*Task details:* All entries are to be quoted exactly; the images stay out of the copy.

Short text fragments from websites
Content starts

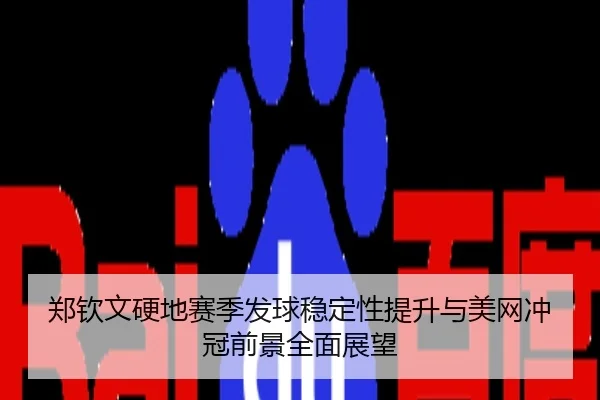 郑钦文硬地赛季发球稳定性提升与美网冲冠前景全面展望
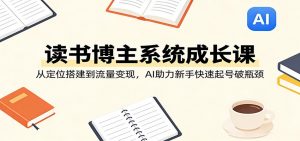 读书博主系统成长课：从定位搭建到流量变现，AI助力新手快速起号破瓶颈-金鼎聊项目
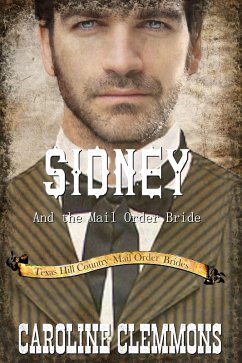 Cover Sidney and the Mail Order Bride (Texas Hill Country Mail Order Brides, #2) (eBook, ePUB)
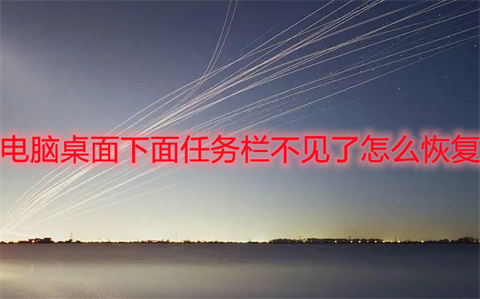 电脑桌面下面任务栏不见了怎么恢复?(电脑任务栏不见了怎么调出来)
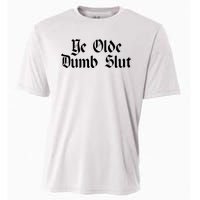 Ye Olde Dumb Slut Old English Cooling Performance Crew T-Shirt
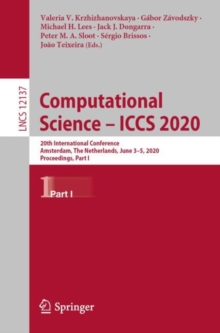 Image for Computational Science-ICCS 2020: 20th International Conference, Amsterdam, The Netherlands, June 3-5, 2020, Proceedings, Part I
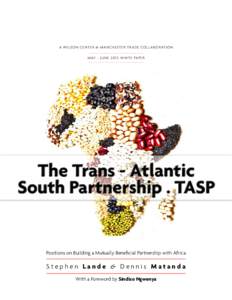 A WILSON CENTER & MANCHESTER TRADE COLL ABORATION MAY - JUNE 2013 WHITE PAPER The Trans - Atlantic South Partnership . TASP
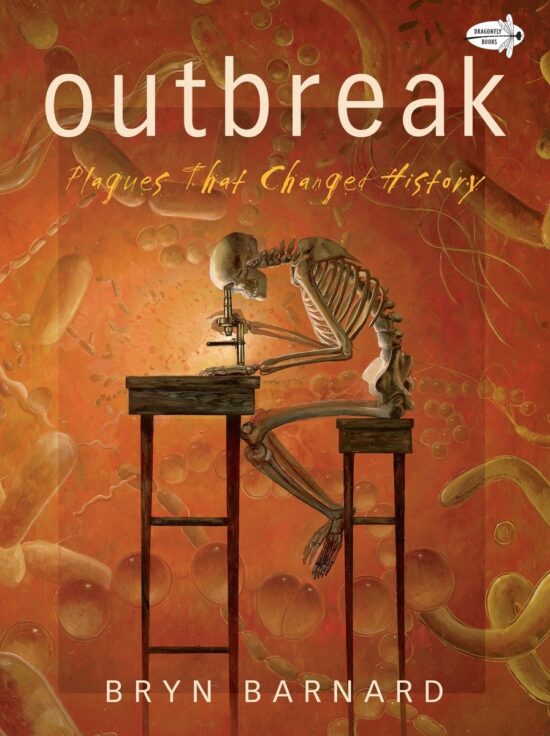 Outbreak! Plagues That Changed History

Content ends

*Answer:*
 郑钦文硬地赛季发球稳定性提升与美网冲冠前景全面展望
 读书博主系统成长课：从定位搭建到流量变现，AI助力新手快速起号破瓶颈-金鼎聊项目
 Cover Sidney and the Mail Order Bride (Texas Hill Country Mail Order Brides, #2) (eBook, ePUB)
 电脑桌面下面任务栏不见了怎么恢复?(电脑任务栏不见了怎么调出来)
 Ye Olde Dumb Slut Old English Cooling Performance Crew T-Shirt
 Image for Computational Science-ICCS 2020: 20th International Conference, Amsterdam, The Netherlands, June 3-5, 2020, Proceedings, Part I
 A WILSON CENTER & MANCHESTER TRADE COLL ABORATION MAY - JUNE 2013 WHITE PAPER The Trans - Atlantic South Partnership . TASP
 Outbreak! Plagues That Changed History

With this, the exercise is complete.